Penar el negacionismo: El enfrentamiento entre los derechos humanos y la libertad de expresión

Penar el negacionismo: El enfrentamiento entre los derechos humanos y la libertad de expresión

Por: Pablo Seguel y Susana González | 06.01.2019
La derecha chilena tiene serios problemas con decir la verdad, en asumir que se constituyeron en cómplices y participes civiles de la dictadura pinochetista, muchos de ellos tienen estrechos vínculos familiares con los condenados por violación a los derechos humanos, es decir, delitos de lesa humanidad. A la vez de una estrecha red de favores y lealtades políticas que los vinculan con los hechos más sórdidos de la dictadura cívico-militar, los orígenes de sus fortunas en muchos casos se basan en la venta de las empresas públicas y la entrega de una serie de beneficios tributarios y comerciales; por lo que el negacionismo impulsado por ellos, se transforma en una moneda de cambio entre ésta elite.

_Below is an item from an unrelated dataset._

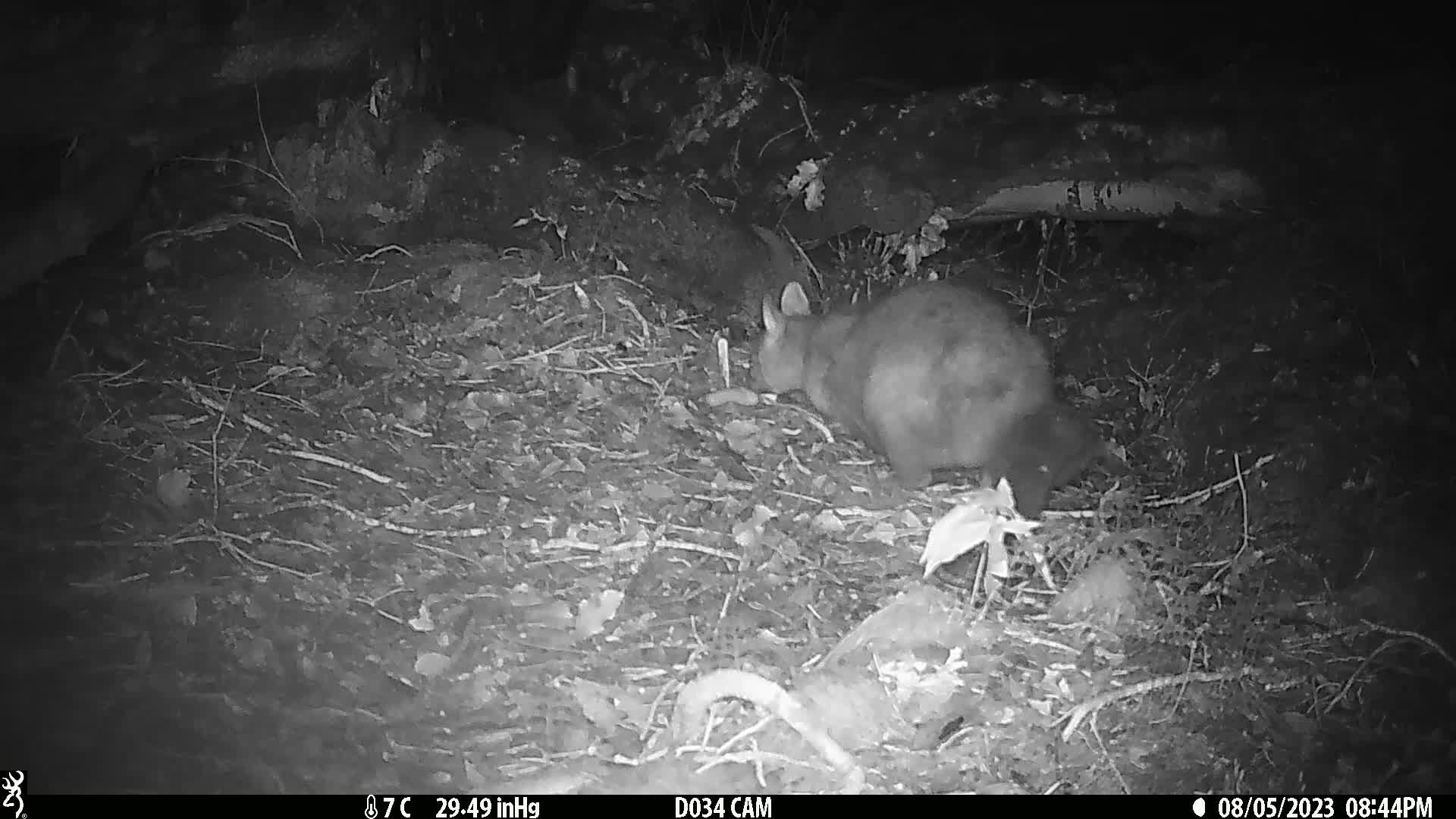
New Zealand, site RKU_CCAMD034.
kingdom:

La última semana se ha generado un debate en la opinión pública en torno a la indicación aprobada por la Comisión de Derechos Humanos de la Cámara de Diputados al “Proyecto de Ley que tipifica el delito de incitación a la violencia”, que busca penar con cárcel el negacionismo en relación a los crímenes de lesa humanidad cometidos por agentes de Estado y/o civiles amparados por el mismo en la reciente dictadura cívico-militar (1973-1990) y reconocidos por el Estado a través de sentencias judiciales y las comisiones de verdad y reconciliación (Informe Rettig e Informe Valech). Si bien este debate se ha instalado en la agenda pública respecto al enfrentamiento de derechos y la eventual limitación de los derechos de la libertad de expresión y opinión, ésta no se ha articulado desde una óptica histórico-política que nos permita situar la importancia de la tipificación de este delito como parte de las políticas de verdad, justicia y reparación que le corresponde a Estados que violaron sistemáticamente derechos humanos.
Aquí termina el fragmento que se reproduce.